### Direction 1
Summarize the patch header in two sentences.
### Direction 2
Write out the patch header again from "From 67b6bf530d1ad895495dc48650afb172a79c3a39 Mon" to "ND copies (#1421)", substituting "Speedup" for "Optimization".
### Direction 3
For each statement, say whether it agrees with the patch header (yes or no) and quote the words that decide it: (a) The patch touches five files. (b) The patch is dated on a Monday. (c) The patch deletes more lines than it inserts.

### Passage

From 67b6bf530d1ad895495dc48650afb172a79c3a39 Mon Sep 17 00:00:00 2001
From: Awni Hannun <awni@apple.com>
Date: Tue, 17 Sep 2024 17:59:51 -0700
Subject: [PATCH] Optimization for general ND copies (#1421)

---
 mlx/backend/metal/copy.cpp           | 23 +++++++++------
 mlx/backend/metal/jit_kernels.cpp    |  6 +++-
 mlx/backend/metal/kernels/copy.h     | 43 ++++++++++++++++++++++------
 mlx/backend/metal/kernels/copy.metal |  4 ++-
 mlx/backend/metal/kernels/utils.h    |  9 +++---
 5 files changed, 62 insertions(+), 23 deletions(-)

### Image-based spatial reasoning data
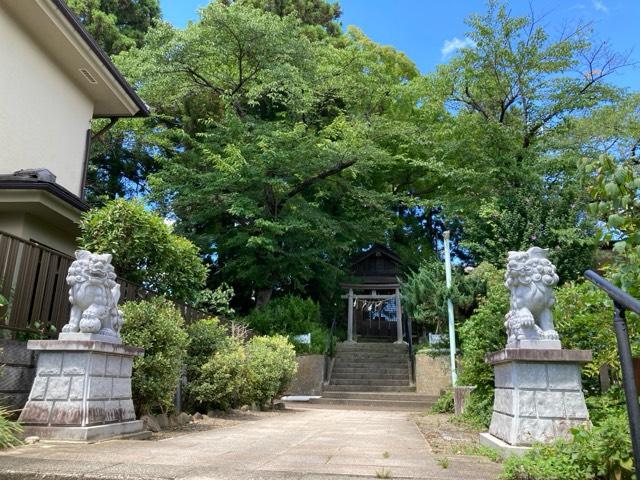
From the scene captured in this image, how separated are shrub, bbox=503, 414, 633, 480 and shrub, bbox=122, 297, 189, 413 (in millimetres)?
4282

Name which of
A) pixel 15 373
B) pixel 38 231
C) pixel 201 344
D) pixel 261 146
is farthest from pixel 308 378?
pixel 15 373

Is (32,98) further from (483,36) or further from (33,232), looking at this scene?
(483,36)

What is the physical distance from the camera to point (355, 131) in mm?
15875

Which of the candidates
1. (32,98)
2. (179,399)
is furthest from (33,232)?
(179,399)

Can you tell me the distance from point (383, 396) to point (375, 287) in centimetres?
628

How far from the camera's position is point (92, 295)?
5188 mm

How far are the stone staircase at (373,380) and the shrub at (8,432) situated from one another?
10.1 meters

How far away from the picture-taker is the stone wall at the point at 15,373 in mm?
4988

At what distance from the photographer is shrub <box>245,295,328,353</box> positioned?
1565 cm

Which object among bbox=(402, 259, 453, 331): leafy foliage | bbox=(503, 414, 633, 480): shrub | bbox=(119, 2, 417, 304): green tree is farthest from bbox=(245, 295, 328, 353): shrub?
Answer: bbox=(503, 414, 633, 480): shrub

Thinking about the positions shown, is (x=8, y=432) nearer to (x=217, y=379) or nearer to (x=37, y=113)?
(x=217, y=379)

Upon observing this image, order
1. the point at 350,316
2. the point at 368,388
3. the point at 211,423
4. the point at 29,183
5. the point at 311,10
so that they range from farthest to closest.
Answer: the point at 311,10 → the point at 350,316 → the point at 368,388 → the point at 211,423 → the point at 29,183

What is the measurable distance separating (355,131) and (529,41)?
19.5 feet

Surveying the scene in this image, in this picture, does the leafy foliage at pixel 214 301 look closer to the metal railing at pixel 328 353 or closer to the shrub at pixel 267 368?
the shrub at pixel 267 368
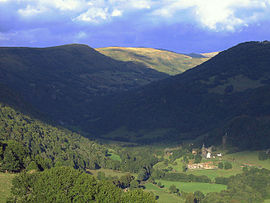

### Correct result 1
Awni Hannun sent a patch dated Tue, 17 Sep 2024, with the subject "Optimization for general ND copies (#1421)." It changes 5 files, with 62 insertions and 23 deletions.

### Correct result 2
From 67b6bf530d1ad895495dc48650afb172a79c3a39 Mon Sep 17 00:00:00 2001
From: Awni Hannun <awni@apple.com>
Date: Tue, 17 Sep 2024 17:59:51 -0700
Subject: [PATCH] Speedup for general ND copies (#1421)

### Correct result 3
(a) Yes: "5 files changed"
(b) No: "Date: Tue, 17 Sep 2024"
(c) No: "62 insertions(+), 23 deletions(-)"